The subsequent phase, extending up to now, seven months after the earthquake, underscored Acted’s commitment to provide short-term relief, with a particular emphasis on establishing temporary, emergency solutions. Our efforts aimed at ensuring reliable access to sanitation services and offering support to local authorities in laying the field work for community recovery. The provision of life-saving shelter and NFI assistance remained a priority, including NFI items like hygiene products and baby items.
Nezir, reflecting on the situation, highlighted the importance of preventing the spread of infectious diseases.
Infectious diseases were a real concern, especially in crowded areas. Our intervention made a difference. This has helped keep everyone safer.

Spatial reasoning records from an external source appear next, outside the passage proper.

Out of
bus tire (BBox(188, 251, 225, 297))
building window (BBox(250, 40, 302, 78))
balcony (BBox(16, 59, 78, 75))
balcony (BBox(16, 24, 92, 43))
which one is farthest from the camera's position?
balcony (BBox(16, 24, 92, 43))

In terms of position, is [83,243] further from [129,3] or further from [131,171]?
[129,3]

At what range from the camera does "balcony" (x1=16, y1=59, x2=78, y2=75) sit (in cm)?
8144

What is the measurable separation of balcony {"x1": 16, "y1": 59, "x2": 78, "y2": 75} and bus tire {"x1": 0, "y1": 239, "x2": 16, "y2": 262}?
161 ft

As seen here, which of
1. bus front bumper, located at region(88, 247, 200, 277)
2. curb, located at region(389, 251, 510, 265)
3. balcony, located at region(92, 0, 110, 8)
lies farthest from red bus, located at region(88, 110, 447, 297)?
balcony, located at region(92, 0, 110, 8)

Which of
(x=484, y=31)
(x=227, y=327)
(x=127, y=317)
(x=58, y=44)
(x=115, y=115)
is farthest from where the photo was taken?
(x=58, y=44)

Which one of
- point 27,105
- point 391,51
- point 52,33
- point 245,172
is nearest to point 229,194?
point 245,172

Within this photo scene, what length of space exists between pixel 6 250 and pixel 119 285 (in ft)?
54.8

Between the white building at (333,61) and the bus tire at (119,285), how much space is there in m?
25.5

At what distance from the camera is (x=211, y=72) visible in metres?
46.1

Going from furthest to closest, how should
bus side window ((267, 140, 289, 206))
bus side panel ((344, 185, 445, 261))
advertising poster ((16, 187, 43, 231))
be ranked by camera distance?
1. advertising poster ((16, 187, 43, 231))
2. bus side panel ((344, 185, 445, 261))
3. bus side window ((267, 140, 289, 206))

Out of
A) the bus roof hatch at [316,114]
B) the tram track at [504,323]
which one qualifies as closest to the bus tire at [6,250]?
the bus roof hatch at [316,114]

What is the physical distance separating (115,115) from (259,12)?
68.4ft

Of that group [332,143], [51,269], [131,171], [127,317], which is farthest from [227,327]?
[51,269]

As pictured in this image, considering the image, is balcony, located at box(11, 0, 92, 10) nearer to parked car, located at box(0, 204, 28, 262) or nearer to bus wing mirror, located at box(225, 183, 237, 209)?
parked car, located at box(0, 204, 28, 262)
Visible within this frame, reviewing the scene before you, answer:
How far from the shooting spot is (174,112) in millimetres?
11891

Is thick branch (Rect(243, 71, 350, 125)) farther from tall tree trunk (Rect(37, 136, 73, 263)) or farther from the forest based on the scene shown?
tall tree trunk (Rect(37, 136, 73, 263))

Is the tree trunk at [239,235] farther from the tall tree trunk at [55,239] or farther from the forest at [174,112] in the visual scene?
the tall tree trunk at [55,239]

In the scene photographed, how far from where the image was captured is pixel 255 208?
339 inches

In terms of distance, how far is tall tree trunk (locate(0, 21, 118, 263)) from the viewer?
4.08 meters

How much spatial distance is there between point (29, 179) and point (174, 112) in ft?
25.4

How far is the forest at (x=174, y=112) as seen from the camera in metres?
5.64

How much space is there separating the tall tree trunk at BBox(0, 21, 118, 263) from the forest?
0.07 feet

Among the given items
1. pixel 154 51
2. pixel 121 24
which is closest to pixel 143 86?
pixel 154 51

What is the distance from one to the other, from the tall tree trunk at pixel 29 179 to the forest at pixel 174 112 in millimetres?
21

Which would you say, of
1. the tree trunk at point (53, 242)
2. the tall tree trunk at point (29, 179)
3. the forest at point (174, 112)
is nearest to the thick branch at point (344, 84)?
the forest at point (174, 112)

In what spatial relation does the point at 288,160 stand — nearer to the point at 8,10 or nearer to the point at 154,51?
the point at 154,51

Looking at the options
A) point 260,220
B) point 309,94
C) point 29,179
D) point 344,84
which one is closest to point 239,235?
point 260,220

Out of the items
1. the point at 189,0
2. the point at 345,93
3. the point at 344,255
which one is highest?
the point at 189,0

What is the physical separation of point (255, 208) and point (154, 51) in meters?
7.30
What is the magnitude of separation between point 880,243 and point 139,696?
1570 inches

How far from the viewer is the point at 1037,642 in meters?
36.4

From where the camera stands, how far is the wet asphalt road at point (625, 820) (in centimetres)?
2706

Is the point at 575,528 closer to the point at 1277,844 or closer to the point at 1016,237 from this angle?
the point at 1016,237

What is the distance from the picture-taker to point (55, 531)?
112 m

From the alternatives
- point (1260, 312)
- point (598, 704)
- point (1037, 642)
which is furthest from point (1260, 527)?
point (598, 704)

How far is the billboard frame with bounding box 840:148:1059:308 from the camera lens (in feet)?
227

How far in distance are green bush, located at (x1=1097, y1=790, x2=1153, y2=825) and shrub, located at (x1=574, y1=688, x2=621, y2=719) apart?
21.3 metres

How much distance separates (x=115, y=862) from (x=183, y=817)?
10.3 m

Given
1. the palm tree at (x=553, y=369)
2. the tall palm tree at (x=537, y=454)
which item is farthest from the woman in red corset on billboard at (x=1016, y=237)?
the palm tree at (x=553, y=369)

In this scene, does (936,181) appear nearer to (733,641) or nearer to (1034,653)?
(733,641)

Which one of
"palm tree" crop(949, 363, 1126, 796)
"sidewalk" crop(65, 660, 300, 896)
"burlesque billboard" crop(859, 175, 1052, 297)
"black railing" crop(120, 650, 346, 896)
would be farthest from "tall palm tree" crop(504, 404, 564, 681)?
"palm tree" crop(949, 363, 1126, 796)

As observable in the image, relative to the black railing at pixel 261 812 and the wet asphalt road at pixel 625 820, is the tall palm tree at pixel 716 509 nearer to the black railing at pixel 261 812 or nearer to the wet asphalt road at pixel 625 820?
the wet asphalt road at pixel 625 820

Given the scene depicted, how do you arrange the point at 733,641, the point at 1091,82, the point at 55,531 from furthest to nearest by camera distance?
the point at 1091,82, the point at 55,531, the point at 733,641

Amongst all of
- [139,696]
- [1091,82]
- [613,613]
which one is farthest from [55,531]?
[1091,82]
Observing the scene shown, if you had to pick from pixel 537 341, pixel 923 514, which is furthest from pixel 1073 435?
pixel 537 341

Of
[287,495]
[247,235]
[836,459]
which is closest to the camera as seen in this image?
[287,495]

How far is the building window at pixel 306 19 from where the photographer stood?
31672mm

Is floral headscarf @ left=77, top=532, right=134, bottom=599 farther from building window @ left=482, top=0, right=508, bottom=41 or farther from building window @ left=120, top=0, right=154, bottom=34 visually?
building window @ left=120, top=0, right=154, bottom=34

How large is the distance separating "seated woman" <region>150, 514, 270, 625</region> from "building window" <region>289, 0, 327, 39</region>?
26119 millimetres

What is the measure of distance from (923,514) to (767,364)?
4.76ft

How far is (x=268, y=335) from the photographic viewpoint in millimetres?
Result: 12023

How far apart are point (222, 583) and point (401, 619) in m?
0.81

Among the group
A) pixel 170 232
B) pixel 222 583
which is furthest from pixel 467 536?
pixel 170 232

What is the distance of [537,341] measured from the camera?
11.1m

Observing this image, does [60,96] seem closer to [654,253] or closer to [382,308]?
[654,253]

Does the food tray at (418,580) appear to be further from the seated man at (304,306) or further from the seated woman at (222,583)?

In line with the Temporary Settlement Support Sector strategy, Acted’s intervention extended to informal sites where cluster of tents were installed in neighborhoods instead of formal camps or container cities. These informal sites have been struggling with high levels of unmet needs. Acted’s initial aim was to identify existing or damaged infrastructures and services, as well as the challenges and conditions faced by internally displaced persons living in these sites. Acted’s mobile teams are visiting these neighborhoods, identifying urgent needs, referring individuals to the services based on their needs, and monitoring the situation in the neighborhoods to ensure that protection risks are mitigated. Temporary Settlement Support is essential to ensure that access to services is continued, especially during the relocation from informal sites to formal sites.
The project has provided emergency assistance to earthquake affected individuals. The future holds the necessity of further initiatives and activities that will drive earthquake-affected communities toward sustainable recovery and resilience. Acted’s timely intervention has not only offered immediate relief, but also has set the stage for durable changes and sustainable recovery.